**DATA LINES**
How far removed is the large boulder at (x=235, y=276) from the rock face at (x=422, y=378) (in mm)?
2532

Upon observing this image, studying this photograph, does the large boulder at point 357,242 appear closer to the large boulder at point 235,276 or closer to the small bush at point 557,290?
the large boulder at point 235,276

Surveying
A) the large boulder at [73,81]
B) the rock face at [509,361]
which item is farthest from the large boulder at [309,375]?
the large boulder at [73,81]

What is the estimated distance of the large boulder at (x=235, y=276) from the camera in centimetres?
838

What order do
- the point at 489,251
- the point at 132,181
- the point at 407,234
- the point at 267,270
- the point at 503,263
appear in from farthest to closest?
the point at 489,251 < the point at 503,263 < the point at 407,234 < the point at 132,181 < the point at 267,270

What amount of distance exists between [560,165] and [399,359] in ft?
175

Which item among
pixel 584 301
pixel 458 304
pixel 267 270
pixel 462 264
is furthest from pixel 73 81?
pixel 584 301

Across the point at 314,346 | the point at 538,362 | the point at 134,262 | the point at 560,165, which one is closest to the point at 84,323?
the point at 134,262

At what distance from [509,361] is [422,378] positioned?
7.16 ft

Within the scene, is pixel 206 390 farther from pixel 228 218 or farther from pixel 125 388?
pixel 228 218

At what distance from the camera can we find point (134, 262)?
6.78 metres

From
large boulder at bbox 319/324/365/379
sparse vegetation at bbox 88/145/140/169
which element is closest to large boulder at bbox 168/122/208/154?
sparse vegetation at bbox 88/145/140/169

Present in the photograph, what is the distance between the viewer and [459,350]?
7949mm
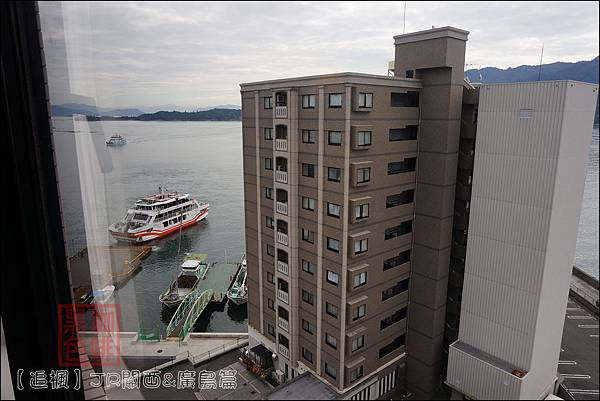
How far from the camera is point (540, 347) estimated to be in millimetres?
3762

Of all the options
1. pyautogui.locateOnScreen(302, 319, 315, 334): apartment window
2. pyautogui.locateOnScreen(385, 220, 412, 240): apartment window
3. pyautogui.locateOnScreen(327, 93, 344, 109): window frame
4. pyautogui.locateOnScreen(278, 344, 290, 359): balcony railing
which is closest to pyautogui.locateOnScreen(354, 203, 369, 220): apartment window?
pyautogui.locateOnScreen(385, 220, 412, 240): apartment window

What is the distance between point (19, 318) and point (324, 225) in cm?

--

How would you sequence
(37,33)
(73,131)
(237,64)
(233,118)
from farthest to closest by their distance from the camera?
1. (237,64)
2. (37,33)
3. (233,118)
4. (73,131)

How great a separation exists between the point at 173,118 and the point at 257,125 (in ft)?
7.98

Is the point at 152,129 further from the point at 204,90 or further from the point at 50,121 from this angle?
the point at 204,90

**REQUIRED WORK**
Render the lines above from the one holding "How far from" through the one holding "What is the distance between point", inclusive, as a JSON list of strings, one string per line. Leave out blank lines.

**SOLUTION TO THIS PROBLEM**
[
  "How far from the camera is point (540, 347) estimated to be in millimetres?",
  "3762",
  "Of all the options",
  "1. pyautogui.locateOnScreen(302, 319, 315, 334): apartment window",
  "2. pyautogui.locateOnScreen(385, 220, 412, 240): apartment window",
  "3. pyautogui.locateOnScreen(327, 93, 344, 109): window frame",
  "4. pyautogui.locateOnScreen(278, 344, 290, 359): balcony railing",
  "which is closest to pyautogui.locateOnScreen(354, 203, 369, 220): apartment window?",
  "pyautogui.locateOnScreen(385, 220, 412, 240): apartment window",
  "What is the distance between point (19, 318) and point (324, 225) in cm?"
]